** Set task 1 **
Please arrange the records from the line with "When ranked from farthest to nearest, how do" to the line with "is closest to (x=106, y=67)?" as a Markdown table with the columns Row and Record line, numbering each row and omitting blank lines.

** Source excerpt **

Hi again Christel. Earlier in this thread I posted that from the 1820, 1830 and 1840 census data for William Basket it seemed to me that there were no more than four Basket daughters, and also one unknown Basket son who is gone by 1850. You can see this in the censuses below:

1820 Census, Maury Co. TN, page 39
William Basket 10001-2001
1 male slave 0-14, no free blacks.
No person employed in agriculture (may indicate he was not
a farmer). We can't be sure this is our William Basket, but
in 1850 our William Basket was a miller, not a farmer).

1830 Census, Lauderdale Co. AL, page 222
Basket, William 0100001-211001
No free blacks, no slaves.

1840 Census, Lauderdale Co. AL, page 92
Basket, Wm. 000000001 - 00210001
No slaves, no free blacks. One person employed in
manufacturing and trades. Two persons employed in
agriculture.

I'm interpreting the census data as saying the unknown Basket son was born about 1819 or 1820. Something not communicated in the transcription is that judging from the handwritten census the census taker in 1830 was apparently a bit uncertain whether to tally the son's age in the 5-10 or 10-15 column.

But there are five ladies who sort of look like they might be sisters: Catherine McMullen, Ann Donahoo, Elizabeth Judkins, Jane Whitaker and Mary Ellen Payne.

Which one isn't really a daughter of William and Catherine Basket? And if one isn't a daughter of William Basket, how is she related to the rest of them?

Just guessing here, but I think it might be Elizabeth. We have the following Lauderdale County Alabama marriage record:

Elizabeth Baskett to Charles G. Judkins, 3 Feb 1836

Okay, if this is a first marriage for both Charles and Elizabeth, and barring "exceptional circumstances", their first child should have been born no earlier than November 1836. Such a first child should show up on the 1840 census as less than 5 years old, and on the 1850 census as no older than 13 or maybe 14. But we have the following census information for Charles & Elizabeth Judkins:

1840 Census, Lauderdale Co. AL, page 115
Jenkins[Judkins], Chs. 01001 - 20001

1850 Census, Lauderdale Co. AL, page 313
Household 154/154
Charles Judkins 34,M,Carpenter,600,Va
Elizabeth " 32,F,blank,blank,Tenn
John " 16,M,Student,blank,Ala
Martha " 14,F,blank,blank,Ala
Sarah " 12,F,blank,blank,Ala
William " 10,M,blank,blank,Ala
Frederic " 8,M,blank,blank,Ala
Charles " 4,M,blank,blank,Ala
Rebecca " 2,F,blank,blank,Ala
Attended school that year: John, Martha, Sarah, William

What we see is a son, John Judkins, who seems to have been born before Charles G. Judkins and Elizabeth Basket's marriage date.

** Listing **
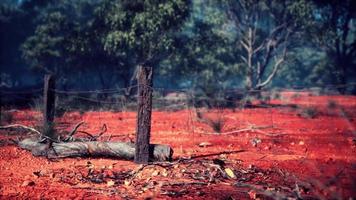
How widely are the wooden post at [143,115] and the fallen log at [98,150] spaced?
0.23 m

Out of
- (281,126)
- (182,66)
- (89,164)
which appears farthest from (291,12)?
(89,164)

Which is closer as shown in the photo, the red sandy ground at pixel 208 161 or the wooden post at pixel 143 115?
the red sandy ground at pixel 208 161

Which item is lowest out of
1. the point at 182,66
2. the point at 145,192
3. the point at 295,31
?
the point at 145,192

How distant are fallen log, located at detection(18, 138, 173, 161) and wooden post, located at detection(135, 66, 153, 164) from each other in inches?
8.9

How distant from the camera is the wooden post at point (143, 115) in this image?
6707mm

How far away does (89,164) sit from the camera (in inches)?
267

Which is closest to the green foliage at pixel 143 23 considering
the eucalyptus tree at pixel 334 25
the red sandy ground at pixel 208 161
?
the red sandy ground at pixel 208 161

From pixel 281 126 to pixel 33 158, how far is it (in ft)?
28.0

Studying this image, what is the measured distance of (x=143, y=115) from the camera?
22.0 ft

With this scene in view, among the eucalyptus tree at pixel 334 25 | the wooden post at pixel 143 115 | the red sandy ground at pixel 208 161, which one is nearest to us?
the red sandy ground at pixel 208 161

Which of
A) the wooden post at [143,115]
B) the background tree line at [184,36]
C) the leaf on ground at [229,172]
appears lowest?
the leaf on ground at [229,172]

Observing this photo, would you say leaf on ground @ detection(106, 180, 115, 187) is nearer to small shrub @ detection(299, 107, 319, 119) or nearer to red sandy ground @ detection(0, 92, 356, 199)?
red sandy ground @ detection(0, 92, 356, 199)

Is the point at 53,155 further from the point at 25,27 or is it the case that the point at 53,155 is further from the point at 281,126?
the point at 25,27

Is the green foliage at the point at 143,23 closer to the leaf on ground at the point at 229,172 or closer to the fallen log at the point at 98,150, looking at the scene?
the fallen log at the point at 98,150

--

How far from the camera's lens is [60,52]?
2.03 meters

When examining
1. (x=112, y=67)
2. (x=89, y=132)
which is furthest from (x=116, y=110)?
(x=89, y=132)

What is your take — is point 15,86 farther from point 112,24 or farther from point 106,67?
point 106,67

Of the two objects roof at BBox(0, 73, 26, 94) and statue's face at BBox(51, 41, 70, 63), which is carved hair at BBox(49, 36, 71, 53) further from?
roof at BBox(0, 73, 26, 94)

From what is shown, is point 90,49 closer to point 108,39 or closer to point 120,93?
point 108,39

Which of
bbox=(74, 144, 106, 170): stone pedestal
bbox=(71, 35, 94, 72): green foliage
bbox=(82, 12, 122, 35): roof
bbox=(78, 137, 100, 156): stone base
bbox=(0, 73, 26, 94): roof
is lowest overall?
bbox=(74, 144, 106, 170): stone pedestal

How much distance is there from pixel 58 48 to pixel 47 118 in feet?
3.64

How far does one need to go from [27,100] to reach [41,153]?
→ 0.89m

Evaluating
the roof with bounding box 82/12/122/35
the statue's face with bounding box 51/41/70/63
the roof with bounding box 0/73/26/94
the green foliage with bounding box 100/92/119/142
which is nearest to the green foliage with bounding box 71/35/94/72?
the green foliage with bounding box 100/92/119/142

...

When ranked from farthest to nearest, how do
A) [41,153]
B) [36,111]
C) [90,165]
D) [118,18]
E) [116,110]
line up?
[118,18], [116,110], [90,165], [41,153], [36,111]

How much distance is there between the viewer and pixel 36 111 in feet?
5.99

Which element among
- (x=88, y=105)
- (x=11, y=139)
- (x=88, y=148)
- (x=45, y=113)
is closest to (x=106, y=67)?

** Set task 2 **
According to the census post, on what date did Elizabeth Baskett marry Charles G. Judkins?

** Written solution 1 **
| Row | Record line |
|---|---|
| 1 | When ranked from farthest to nearest, how do |
| 2 | A) [41,153] |
| 3 | B) [36,111] |
| 4 | C) [90,165] |
| 5 | D) [118,18] |
| 6 | E) [116,110] |
| 7 | line up? |
| 8 | [118,18], [116,110], [90,165], [41,153], [36,111] |
| 9 | How much distance is there between the viewer and pixel 36 111 in feet? |
| 10 | 5.99 |
| 11 | Which element among |
| 12 | - (x=88, y=105) |
| 13 | - (x=11, y=139) |
| 14 | - (x=88, y=148) |
| 15 | - (x=45, y=113) |
| 16 | is closest to (x=106, y=67)? |

** Written solution 2 **
3 Feb 1836